The anatomical distribution of MDSCs is also another important matter for better understanding their role in pathophysiology. Although their anatomical distribution is well established in mice, and to some extent in non-human primates, it is not established in humans, particularly in health. This could stand as a barrier to our understanding of their role in human pathophysiology, and limit the understanding and interpretation of results when examining the role of MDSCs in animal models of human disease. The latter is due to the lack of reference information to date in humans and we, therefore, encourage investigators in MDSCs research to open this door as soon as possible.
With respect to the mediators of MDSC expansion we addressed the model presented by Condamine and Gabrilovich. This model describes the processes that govern MDSC expansion and accumulation. However, recent advances show that this model is still a premature model and can only describe the process partially. Thus, additional investigations are required to establish a model that precisely describes the process of MDSC expansion and compensate the limitations of “Condamine and Gabrilovich” model.
In the context of the factors that mediated the expansion of one MDSC population over the other, we have shown that transcription factors are extremely important in expansion of one MDSC population over the other.

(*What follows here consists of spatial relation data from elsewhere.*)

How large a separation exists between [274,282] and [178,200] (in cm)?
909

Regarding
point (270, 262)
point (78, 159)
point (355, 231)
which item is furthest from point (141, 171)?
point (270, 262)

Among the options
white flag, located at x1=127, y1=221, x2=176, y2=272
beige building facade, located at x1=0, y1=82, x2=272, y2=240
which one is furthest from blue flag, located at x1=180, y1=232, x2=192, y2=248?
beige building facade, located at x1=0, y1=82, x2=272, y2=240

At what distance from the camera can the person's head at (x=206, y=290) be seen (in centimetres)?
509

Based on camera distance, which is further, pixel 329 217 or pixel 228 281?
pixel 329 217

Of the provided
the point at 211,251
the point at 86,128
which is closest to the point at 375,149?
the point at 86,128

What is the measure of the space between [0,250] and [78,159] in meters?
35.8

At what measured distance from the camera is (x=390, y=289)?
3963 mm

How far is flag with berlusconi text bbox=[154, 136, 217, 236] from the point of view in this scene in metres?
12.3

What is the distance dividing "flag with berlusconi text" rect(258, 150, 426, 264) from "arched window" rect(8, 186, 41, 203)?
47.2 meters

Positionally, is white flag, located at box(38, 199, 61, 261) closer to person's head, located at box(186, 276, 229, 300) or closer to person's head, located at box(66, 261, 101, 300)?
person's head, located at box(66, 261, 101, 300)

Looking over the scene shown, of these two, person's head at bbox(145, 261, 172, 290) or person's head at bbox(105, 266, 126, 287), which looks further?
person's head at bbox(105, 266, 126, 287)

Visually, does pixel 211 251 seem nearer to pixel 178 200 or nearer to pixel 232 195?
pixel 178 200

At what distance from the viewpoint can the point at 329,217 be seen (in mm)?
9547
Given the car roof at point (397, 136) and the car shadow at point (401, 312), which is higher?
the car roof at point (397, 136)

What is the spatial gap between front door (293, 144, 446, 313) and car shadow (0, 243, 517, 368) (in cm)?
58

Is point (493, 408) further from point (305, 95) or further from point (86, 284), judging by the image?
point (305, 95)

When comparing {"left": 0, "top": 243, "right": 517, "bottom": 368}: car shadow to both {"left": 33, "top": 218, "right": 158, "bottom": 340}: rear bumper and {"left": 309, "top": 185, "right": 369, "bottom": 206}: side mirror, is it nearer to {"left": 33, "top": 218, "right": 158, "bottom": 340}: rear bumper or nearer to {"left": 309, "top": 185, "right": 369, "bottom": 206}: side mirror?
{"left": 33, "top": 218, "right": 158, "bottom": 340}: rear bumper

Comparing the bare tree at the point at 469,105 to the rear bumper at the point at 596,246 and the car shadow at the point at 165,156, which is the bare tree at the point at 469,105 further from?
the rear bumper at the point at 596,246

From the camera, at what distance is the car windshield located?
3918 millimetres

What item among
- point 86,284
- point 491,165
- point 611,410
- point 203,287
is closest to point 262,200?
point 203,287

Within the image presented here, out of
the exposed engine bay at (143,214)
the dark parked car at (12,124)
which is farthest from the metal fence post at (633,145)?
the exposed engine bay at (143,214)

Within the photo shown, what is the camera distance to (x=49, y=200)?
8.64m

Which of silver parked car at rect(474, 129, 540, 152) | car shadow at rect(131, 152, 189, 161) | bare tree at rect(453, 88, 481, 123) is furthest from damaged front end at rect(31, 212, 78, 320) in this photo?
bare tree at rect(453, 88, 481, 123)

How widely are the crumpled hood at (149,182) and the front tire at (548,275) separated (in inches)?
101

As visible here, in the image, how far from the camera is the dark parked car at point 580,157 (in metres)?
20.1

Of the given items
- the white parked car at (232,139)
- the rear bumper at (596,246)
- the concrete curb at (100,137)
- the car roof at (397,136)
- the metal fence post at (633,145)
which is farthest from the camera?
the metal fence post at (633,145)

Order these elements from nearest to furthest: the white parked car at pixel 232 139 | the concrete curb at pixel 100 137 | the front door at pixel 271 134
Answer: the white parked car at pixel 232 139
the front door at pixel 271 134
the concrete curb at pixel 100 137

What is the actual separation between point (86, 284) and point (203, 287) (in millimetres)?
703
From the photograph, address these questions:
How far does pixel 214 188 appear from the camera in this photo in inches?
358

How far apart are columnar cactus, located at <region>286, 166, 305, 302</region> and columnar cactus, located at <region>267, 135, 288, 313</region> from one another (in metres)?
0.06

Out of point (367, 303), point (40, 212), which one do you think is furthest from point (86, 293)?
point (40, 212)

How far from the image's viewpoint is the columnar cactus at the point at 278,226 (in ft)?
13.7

However, it is essential to point out that signaling pathways and activation of transcription factors is determined as a consequence of MDSC interaction with molecules and/or cells within the inflammatory microenvironment, which, in turn, determines the differentiation fate of such cells. Therefore, the microenvironment could be considered the real driving force behind this process. However, additional investigations are needed to further clarify the factors involved in expansion of one subset over the other.
In the Yin and Yang section we tried to remove the ambiguity surrounding the MDSC Yin and Yang concepts. To this end, we showed that the expansion of MDSCs in pathological conditions including cancer, infection, aging and autoimmune disorders has a negative impact, and this is true when such expansion occurs naturally without external intervention and such expansion is associated with bad outcomes. On the other hand, we showed that MDSCs could have a Yang role under certain conditions such as pregnancy, and this is the only normal condition to our knowledge where MDSCs are expanded without negative effects. Finally, we showed that MDSCs could be harnessed as a therapeutic strategy to control certain inflammatory conditions where MDSCs are not naturally expanded. As such we wrote the law of Yin-Yang law of MDSCs.
Of note, it is essential to realize that mice are widely used as animal models for studying many human diseases and for testing new treatments and vaccines. However, there are great differences between humans and mice, particularly in the immune system. In fact, this explains why contradicting results are observed upon translating the promising results obtained from mouse studies on a pathological condition to the clinical phase on humans [
19]. Non-human primates are much closer to humans in many aspects including the immune system [
19–
22], yet they are only recently being included in MDSC research. We therefore strongly encourage scientists in this field to include such animal models in the near future.
Finally, in the context of MDSC functions, in addition to their immunosuppressive activity, recent advances have also shown that MDSCs have pro-inflammatory activity in certain pathological conditions (such as autoimmune disorders), suggesting that the previous definition should be reevaluated. Herein, we sub-grouped these cells into immunosuppressive MDSCs and pro-inflammatory MDPCs according to the observed immune responses once expanded in a pathological condition.